**Work instructions:** Scan the records below for the line containing "Extensor de Trem" and the line containing "Trikot Liverpool FC". Copy both, plus every line between, exactly.

--- Data to examine ---

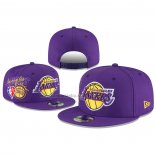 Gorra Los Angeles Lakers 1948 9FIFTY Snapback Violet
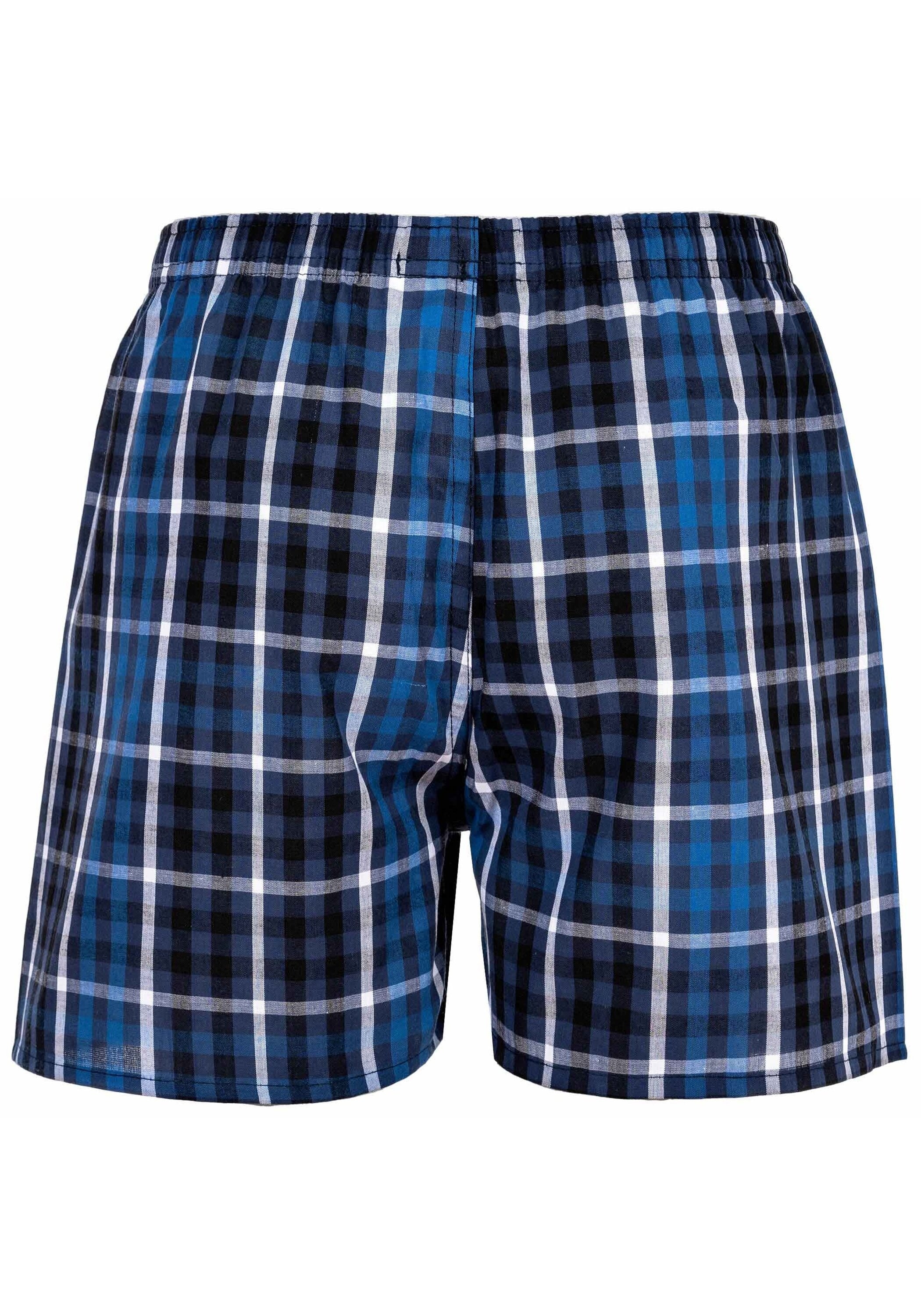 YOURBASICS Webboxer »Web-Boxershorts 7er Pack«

---
--- Data to examine ---

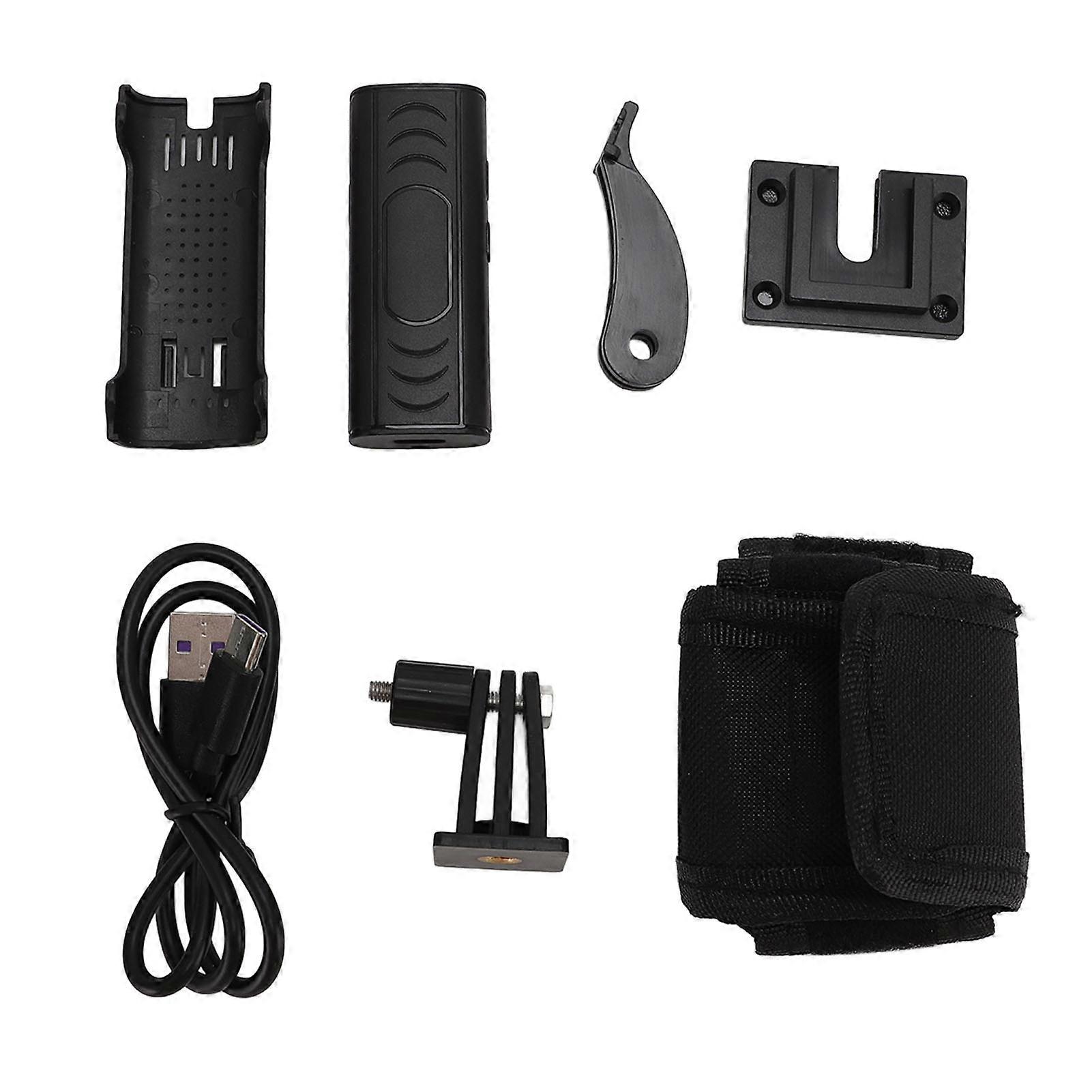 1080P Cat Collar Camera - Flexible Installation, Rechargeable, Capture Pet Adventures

---
--- Data to examine ---

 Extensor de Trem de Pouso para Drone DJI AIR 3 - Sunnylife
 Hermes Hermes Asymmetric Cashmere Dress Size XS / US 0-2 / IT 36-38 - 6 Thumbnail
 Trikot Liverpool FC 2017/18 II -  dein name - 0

---

**Task solution:**
 Extensor de Trem de Pouso para Drone DJI AIR 3 - Sunnylife
 Hermes Hermes Asymmetric Cashmere Dress Size XS / US 0-2 / IT 36-38 - 6 Thumbnail
 Trikot Liverpool FC 2017/18 II -  dein name - 0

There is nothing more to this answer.